*GOAL*. Rename "brain coral" to "boulder coral" throughout the rows below and reproduce them with everything else unchanged. Leave the pictures out.

[start DATA PROVIDED]

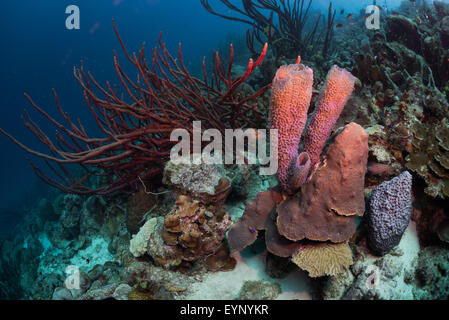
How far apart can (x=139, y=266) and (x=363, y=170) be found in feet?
6.83

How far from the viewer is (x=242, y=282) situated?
200 centimetres

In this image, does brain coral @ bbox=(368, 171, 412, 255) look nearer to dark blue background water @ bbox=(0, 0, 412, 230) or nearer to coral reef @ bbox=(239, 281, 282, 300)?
coral reef @ bbox=(239, 281, 282, 300)

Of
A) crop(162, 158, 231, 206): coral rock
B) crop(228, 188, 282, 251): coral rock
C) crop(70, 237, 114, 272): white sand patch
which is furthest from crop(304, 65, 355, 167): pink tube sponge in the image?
crop(70, 237, 114, 272): white sand patch

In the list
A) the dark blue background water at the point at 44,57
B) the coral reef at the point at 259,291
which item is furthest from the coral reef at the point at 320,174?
the dark blue background water at the point at 44,57

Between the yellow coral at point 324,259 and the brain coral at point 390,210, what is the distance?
11.3 inches

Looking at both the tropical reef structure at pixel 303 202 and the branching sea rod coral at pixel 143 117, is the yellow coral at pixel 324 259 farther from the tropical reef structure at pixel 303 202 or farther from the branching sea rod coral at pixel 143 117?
the branching sea rod coral at pixel 143 117

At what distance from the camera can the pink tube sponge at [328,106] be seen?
1541mm

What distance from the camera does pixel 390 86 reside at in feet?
9.11

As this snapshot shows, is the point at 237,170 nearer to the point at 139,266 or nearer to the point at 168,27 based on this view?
the point at 139,266

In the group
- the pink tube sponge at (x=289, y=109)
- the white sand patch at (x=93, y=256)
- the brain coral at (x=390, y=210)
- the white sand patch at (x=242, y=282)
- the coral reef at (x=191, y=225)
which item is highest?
the pink tube sponge at (x=289, y=109)

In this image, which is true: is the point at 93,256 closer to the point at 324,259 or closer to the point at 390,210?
the point at 324,259

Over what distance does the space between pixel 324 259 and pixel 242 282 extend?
80 centimetres

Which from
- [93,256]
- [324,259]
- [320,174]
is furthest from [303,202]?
[93,256]
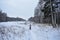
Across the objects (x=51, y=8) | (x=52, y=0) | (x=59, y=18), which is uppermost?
(x=52, y=0)

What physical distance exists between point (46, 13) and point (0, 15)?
55.0 m

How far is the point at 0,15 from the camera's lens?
82.8 meters

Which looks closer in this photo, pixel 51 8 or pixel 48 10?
pixel 51 8

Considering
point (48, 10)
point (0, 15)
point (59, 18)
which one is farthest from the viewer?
point (0, 15)

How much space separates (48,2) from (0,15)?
56978 millimetres

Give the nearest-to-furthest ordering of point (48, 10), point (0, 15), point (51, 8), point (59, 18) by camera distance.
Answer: point (51, 8) < point (48, 10) < point (59, 18) < point (0, 15)

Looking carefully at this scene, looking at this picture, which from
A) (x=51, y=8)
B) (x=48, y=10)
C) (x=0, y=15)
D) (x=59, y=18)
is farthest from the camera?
(x=0, y=15)

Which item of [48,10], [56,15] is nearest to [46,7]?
[48,10]

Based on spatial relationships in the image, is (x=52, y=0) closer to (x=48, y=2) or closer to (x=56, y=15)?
(x=48, y=2)

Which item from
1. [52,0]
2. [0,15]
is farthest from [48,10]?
[0,15]

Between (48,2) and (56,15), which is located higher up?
(48,2)

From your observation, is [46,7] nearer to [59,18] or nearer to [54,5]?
[54,5]

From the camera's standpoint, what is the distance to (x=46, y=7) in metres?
31.7

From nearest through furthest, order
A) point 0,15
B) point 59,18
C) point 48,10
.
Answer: point 48,10
point 59,18
point 0,15
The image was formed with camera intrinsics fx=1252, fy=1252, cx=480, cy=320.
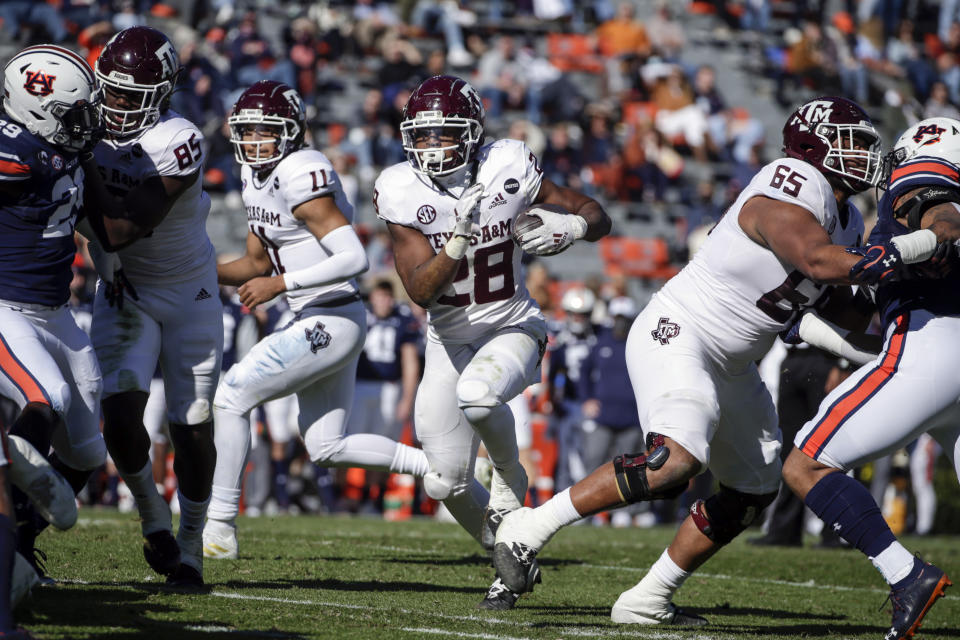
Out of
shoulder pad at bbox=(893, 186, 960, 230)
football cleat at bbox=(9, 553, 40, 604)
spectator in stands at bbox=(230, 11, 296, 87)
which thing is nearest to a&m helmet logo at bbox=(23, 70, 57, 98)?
football cleat at bbox=(9, 553, 40, 604)

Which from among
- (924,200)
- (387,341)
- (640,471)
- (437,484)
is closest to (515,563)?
(640,471)

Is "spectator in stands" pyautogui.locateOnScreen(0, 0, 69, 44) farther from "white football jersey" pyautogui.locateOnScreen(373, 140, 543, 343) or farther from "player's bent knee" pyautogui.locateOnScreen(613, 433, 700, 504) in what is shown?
"player's bent knee" pyautogui.locateOnScreen(613, 433, 700, 504)

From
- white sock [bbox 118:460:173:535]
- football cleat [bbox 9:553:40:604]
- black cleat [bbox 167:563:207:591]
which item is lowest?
black cleat [bbox 167:563:207:591]


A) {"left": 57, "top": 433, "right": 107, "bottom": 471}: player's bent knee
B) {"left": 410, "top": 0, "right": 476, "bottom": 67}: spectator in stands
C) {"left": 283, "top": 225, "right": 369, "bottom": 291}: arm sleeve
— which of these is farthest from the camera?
{"left": 410, "top": 0, "right": 476, "bottom": 67}: spectator in stands

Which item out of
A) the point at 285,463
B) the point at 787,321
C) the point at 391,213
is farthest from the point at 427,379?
the point at 285,463

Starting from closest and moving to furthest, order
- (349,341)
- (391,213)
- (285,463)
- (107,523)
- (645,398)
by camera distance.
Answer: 1. (645,398)
2. (391,213)
3. (349,341)
4. (107,523)
5. (285,463)

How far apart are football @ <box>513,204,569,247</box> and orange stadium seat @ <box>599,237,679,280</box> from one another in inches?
436

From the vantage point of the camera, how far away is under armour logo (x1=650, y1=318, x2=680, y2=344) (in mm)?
4582

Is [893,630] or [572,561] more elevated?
Answer: [893,630]

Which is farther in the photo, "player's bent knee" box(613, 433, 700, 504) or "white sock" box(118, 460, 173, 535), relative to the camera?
"white sock" box(118, 460, 173, 535)

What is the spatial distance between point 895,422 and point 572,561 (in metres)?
3.18

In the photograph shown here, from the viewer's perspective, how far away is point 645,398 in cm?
449

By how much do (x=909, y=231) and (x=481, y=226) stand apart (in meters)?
1.72

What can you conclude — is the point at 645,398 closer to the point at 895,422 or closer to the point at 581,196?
the point at 895,422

[end DATA PROVIDED]

*THE OUTPUT*.
How far apart can (x=139, y=266) and (x=363, y=170) be found in feet?
6.83

How far from the viewer is (x=242, y=282) situated?
200 centimetres

In this image, does boulder coral @ bbox=(368, 171, 412, 255) look nearer to dark blue background water @ bbox=(0, 0, 412, 230) or nearer to coral reef @ bbox=(239, 281, 282, 300)?
coral reef @ bbox=(239, 281, 282, 300)

Of
A) crop(162, 158, 231, 206): coral rock
B) crop(228, 188, 282, 251): coral rock
C) crop(70, 237, 114, 272): white sand patch
which is furthest from crop(304, 65, 355, 167): pink tube sponge in the image?
crop(70, 237, 114, 272): white sand patch

In the list
A) the dark blue background water at the point at 44,57
B) the coral reef at the point at 259,291
which item is furthest from the coral reef at the point at 320,174?
the dark blue background water at the point at 44,57

Between the yellow coral at point 324,259 and the boulder coral at point 390,210, what is the distance?
11.3 inches

Looking at both the tropical reef structure at pixel 303 202 and the branching sea rod coral at pixel 143 117, is the yellow coral at pixel 324 259 farther from the tropical reef structure at pixel 303 202 or farther from the branching sea rod coral at pixel 143 117?
the branching sea rod coral at pixel 143 117

At what distance from the camera can the pink tube sponge at [328,106] be seen?
1541mm

What distance from the camera does pixel 390 86 reside at in feet?
9.11

As this snapshot shows, is the point at 237,170 nearer to the point at 139,266 or nearer to the point at 168,27 based on this view?
the point at 139,266

In the group
- the pink tube sponge at (x=289, y=109)
- the white sand patch at (x=93, y=256)
- the boulder coral at (x=390, y=210)
- the white sand patch at (x=242, y=282)
- the coral reef at (x=191, y=225)
which item is highest?
the pink tube sponge at (x=289, y=109)

In this image, which is true: is the point at 93,256 closer to the point at 324,259 or closer to the point at 390,210?
the point at 324,259

Over what distance does the space between pixel 324 259 and pixel 242 282 extend?
80 centimetres

Which from
- [93,256]
- [324,259]
- [320,174]
is furthest from [303,202]?
[93,256]
Across the objects (x=51, y=8) | (x=52, y=0) | (x=59, y=18), which is uppermost?
(x=52, y=0)

What physical distance exists between point (46, 13) and point (0, 15)?
55.0 m

How far is the point at 0,15 from the camera's lens?
82.8 meters

Which looks closer in this photo, pixel 51 8 or pixel 48 10?
pixel 51 8

Considering
point (48, 10)
point (0, 15)
point (59, 18)
which one is farthest from the viewer?
point (0, 15)

How much space separates (48,2) from (0,15)?
56978 millimetres

Give the nearest-to-furthest ordering of point (48, 10), point (0, 15), point (51, 8), point (59, 18) by camera distance.
Answer: point (51, 8) < point (48, 10) < point (59, 18) < point (0, 15)

Looking carefully at this scene, looking at this picture, which from
A) (x=51, y=8)
B) (x=48, y=10)
C) (x=0, y=15)
D) (x=59, y=18)
is farthest from the camera?
(x=0, y=15)

Which item of [48,10], [56,15] is nearest to [46,7]?
[48,10]

Based on spatial relationships in the image, is (x=52, y=0) closer to (x=48, y=2) or closer to (x=56, y=15)?
(x=48, y=2)

Which item from
1. [52,0]
2. [0,15]
is farthest from [48,10]?
[0,15]

Between (48,2) and (56,15), which is located higher up?
(48,2)

From your observation, is [46,7] nearer to [59,18] or nearer to [54,5]?
[54,5]

From the camera's standpoint, what is the distance to (x=46, y=7) in metres?
31.7

From nearest through furthest, order
A) point 0,15
B) point 59,18
C) point 48,10
.
Answer: point 48,10
point 59,18
point 0,15
The image was formed with camera intrinsics fx=1252, fy=1252, cx=480, cy=320.
Out of
shoulder pad at bbox=(893, 186, 960, 230)
football cleat at bbox=(9, 553, 40, 604)
spectator in stands at bbox=(230, 11, 296, 87)
which thing is nearest to a&m helmet logo at bbox=(23, 70, 57, 98)?
football cleat at bbox=(9, 553, 40, 604)

Which from among
- (924,200)
- (387,341)
- (640,471)
- (437,484)
is closest to (515,563)?
(640,471)

Is "spectator in stands" pyautogui.locateOnScreen(0, 0, 69, 44) farther from "white football jersey" pyautogui.locateOnScreen(373, 140, 543, 343) or farther from "player's bent knee" pyautogui.locateOnScreen(613, 433, 700, 504) in what is shown?
"player's bent knee" pyautogui.locateOnScreen(613, 433, 700, 504)

From
- white sock [bbox 118:460:173:535]
- football cleat [bbox 9:553:40:604]
- black cleat [bbox 167:563:207:591]
which item is lowest?
black cleat [bbox 167:563:207:591]


A) {"left": 57, "top": 433, "right": 107, "bottom": 471}: player's bent knee
B) {"left": 410, "top": 0, "right": 476, "bottom": 67}: spectator in stands
C) {"left": 283, "top": 225, "right": 369, "bottom": 291}: arm sleeve
— which of these is farthest from the camera?
{"left": 410, "top": 0, "right": 476, "bottom": 67}: spectator in stands

Which item out of
A) the point at 285,463
B) the point at 787,321
C) the point at 391,213
is farthest from the point at 427,379?
the point at 285,463

Starting from closest and moving to furthest, order
- (349,341)
- (391,213)
- (285,463)
- (107,523)
- (645,398)
by camera distance.
Answer: 1. (645,398)
2. (391,213)
3. (349,341)
4. (107,523)
5. (285,463)

How far apart are football @ <box>513,204,569,247</box> and orange stadium seat @ <box>599,237,679,280</box> from one another in inches?
436

From the vantage point of the camera, how far away is under armour logo (x1=650, y1=318, x2=680, y2=344) (in mm)?
4582

Is [893,630] or [572,561] more elevated?
Answer: [893,630]

Which is farther in the photo, "player's bent knee" box(613, 433, 700, 504) or "white sock" box(118, 460, 173, 535), relative to the camera?
"white sock" box(118, 460, 173, 535)

What is the spatial distance between point 895,422 and point 572,561 (in metres)?
3.18

In the photograph shown here, from the viewer's perspective, how far away is point 645,398 in cm?
449

By how much do (x=909, y=231) and (x=481, y=226) stand apart (in meters)?
1.72

What can you conclude — is the point at 645,398 closer to the point at 895,422 or closer to the point at 581,196?
the point at 895,422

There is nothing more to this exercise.